• [Exercise tasks]
1) Answer these questions from the article about flying with Charles Flint QC:
(a) From which airfield does the biplane set off?
(b) Who is Blackstone's senior clerk?
(c) What does a dive require turning off?
2) Copy part of the article about flying with Charles Flint QC: begin at the words "Great. Here I" and stop after "passed up lightly.".

Above the law

After a stomach-churning ride in Charles Flint QC’s flying machine, Matheu Swallow finds out what makes this multitalented silk tick – and it certainly isn’t gardening

“Let me start by running through the safety procedures quickly,” Charles Flint QC says. (Pause.) “There aren’t any.”

Great. Here I am, no parachute, no air traffic control, well… no nothing, really – just Flint’s slightly flimsy-looking biplane ready to set off down the grass runway at White Waltham Airfield, near Maidenhead. Oh, and plenty of faith in Flint’s flying ability, obviously.

Two and a half thousand feet up might not be the most conventional setting for an interview – there certainly are not too many opportunities for taking notes – but the opportunity of doing a loop-the-loop with the joint head of Blackstone Chambers was not one to be passed up lightly.

Flint takes me through the basics of his flying machine (and blimey, it looks basic) before we set off down the runway and away. My frame of mind is not being helped by the persistent hangover induced after the previous night’s soiree with a couple of City partners, complete with Blackstone’s senior clerk Martin Smith’s dramatic depiction of his own white-knuckle experience in the air with Flint.

As we head off down the runway, it is impossible not to feel at least a little uncomfortable. Not because you are putting your life in the hands of someone you barely know – in one way or another you do that every day. No, more because I am sitting in the plane of a very senior and respected silk, his legs almost wrapped round my body, such are the confines of his tiny plane, communicating with difficulty above the noise of his engine via an intercom.

Most bizarre is when we begin the tricks. To avoid a stomach upset, Flint’s calmly-delivered advice on how best to handle a loop-the-loop is to compress your stomach as you go into it and then on the exit relax with an aggressive grunt. (Grunting simultaneously with such an esteemed member of the bar is a highly unusual experience.)

But Flint’s easygoing manner puts you instantly at ease. I feel like a troubled client. His explanations of manoeuvres, of our position, of the nuclear power plant at seven o’clock, which was the subject of a “very disappointing” Court of Appeal judgment against a client recently, and his instructions when I take control (oh yes, he let me fly) are deliberate, precise and delivered with a calm authority.

The trouble is, his unflappable serenity can tend to make you complacent. “How do you feel about doing a dive?” I give him an enthusiastic response. And then he delivers the shocking news that this requires turning off the engine. Now, you never mentioned that before.

At the end of our flight we circle the airfield before coming into land (at this point my stomach is telling me that enough is enough) at what seems a rather acute angle. Thirty seconds later and we are taxiing back to give second junior clerk Mike Couser his turn.

“Did you enjoy that then?” Flint enquires politely. “Absolutely,” I say, “although I was a little worried at our approach to landing.” “Yes, so was I,” confides Flint. (Was he joking? I still can’t work it out.)

• [Data provided]
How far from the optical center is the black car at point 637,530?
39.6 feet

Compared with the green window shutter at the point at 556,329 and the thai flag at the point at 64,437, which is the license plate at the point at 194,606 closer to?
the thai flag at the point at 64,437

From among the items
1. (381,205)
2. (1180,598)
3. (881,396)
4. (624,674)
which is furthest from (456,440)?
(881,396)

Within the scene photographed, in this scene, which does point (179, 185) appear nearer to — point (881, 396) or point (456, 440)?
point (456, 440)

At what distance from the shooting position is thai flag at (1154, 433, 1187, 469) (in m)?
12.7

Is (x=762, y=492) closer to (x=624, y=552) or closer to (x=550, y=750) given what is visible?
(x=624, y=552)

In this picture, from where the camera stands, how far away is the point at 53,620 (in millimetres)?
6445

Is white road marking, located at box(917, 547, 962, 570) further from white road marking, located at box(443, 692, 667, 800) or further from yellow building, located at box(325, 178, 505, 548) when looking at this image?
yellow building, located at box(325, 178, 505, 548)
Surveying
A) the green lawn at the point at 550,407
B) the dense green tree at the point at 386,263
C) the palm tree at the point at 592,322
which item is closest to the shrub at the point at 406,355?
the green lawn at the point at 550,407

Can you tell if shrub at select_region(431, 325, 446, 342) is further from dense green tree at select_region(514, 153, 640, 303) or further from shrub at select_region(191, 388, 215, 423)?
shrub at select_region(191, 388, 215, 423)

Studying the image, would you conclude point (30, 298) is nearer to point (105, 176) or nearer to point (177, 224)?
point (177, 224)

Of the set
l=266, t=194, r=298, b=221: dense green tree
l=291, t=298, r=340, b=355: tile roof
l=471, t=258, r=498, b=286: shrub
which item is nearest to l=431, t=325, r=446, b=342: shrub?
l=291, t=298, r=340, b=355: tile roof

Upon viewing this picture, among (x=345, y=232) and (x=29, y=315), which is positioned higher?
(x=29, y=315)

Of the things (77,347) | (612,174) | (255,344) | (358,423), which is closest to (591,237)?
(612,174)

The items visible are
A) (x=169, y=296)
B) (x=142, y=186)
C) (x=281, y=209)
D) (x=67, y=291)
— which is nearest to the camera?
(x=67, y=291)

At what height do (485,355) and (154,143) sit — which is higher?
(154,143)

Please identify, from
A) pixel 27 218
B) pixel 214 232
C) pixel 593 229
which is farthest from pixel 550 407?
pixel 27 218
--
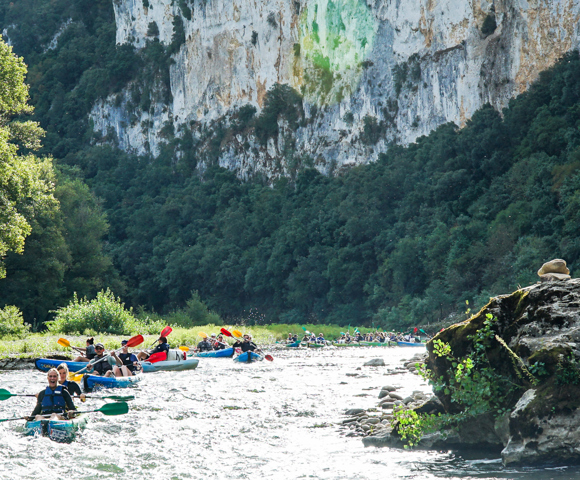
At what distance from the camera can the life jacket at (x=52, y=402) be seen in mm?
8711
==
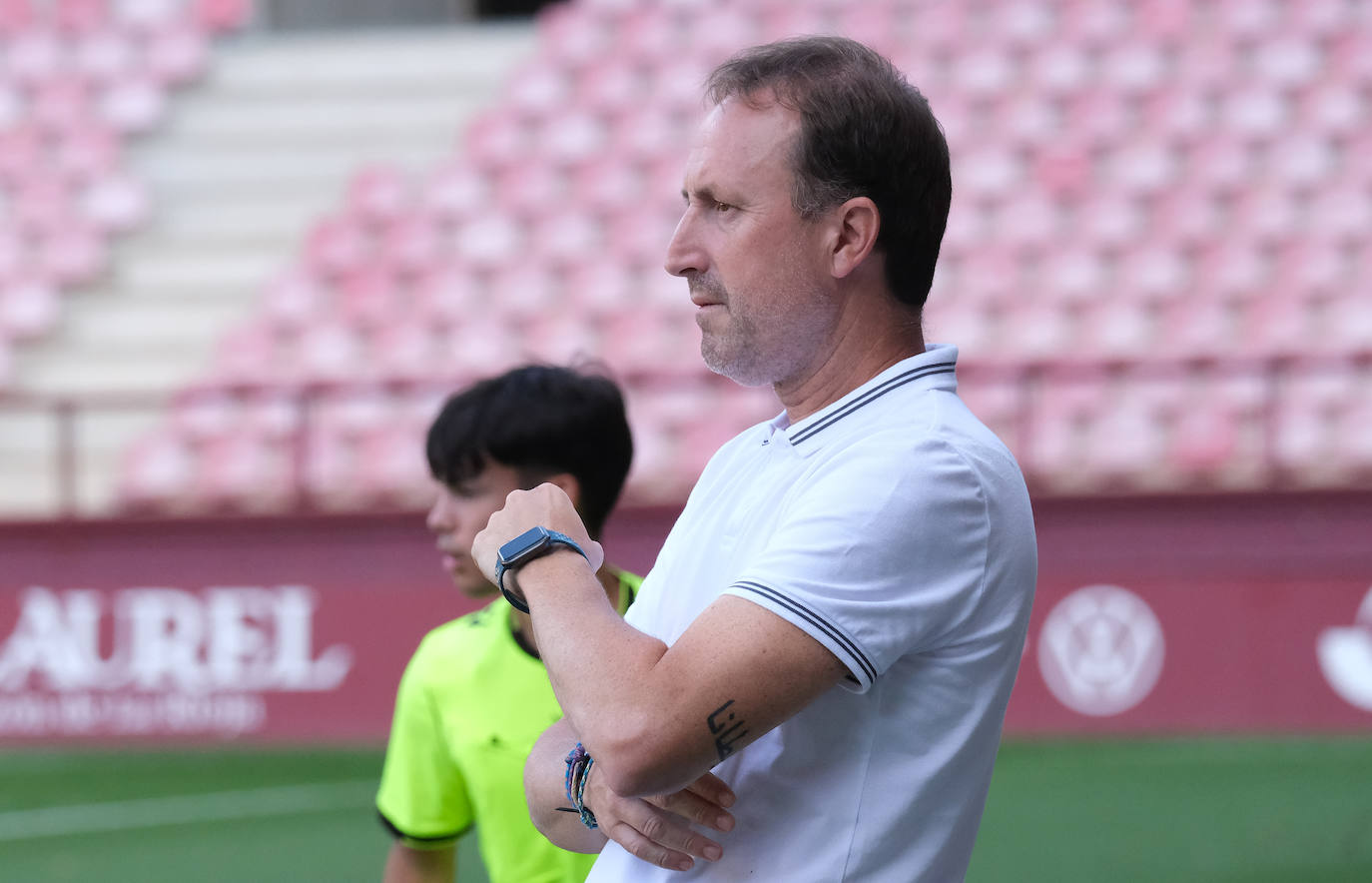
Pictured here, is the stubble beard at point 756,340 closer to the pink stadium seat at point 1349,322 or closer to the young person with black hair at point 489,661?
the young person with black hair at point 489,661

• [Solutions to the exercise]
1)
(a) White Waltham Airfield, near Maidenhead
(b) Martin Smith
(c) The engine

2)
Great. Here I am, no parachute, no air traffic control, well… no nothing, really – just Flint’s slightly flimsy-looking biplane ready to set off down the grass runway at White Waltham Airfield, near Maidenhead. Oh, and plenty of faith in Flint’s flying ability, obviously.

Two and a half thousand feet up might not be the most conventional setting for an interview – there certainly are not too many opportunities for taking notes – but the opportunity of doing a loop-the-loop with the joint head of Blackstone Chambers was not one to be passed up lightly.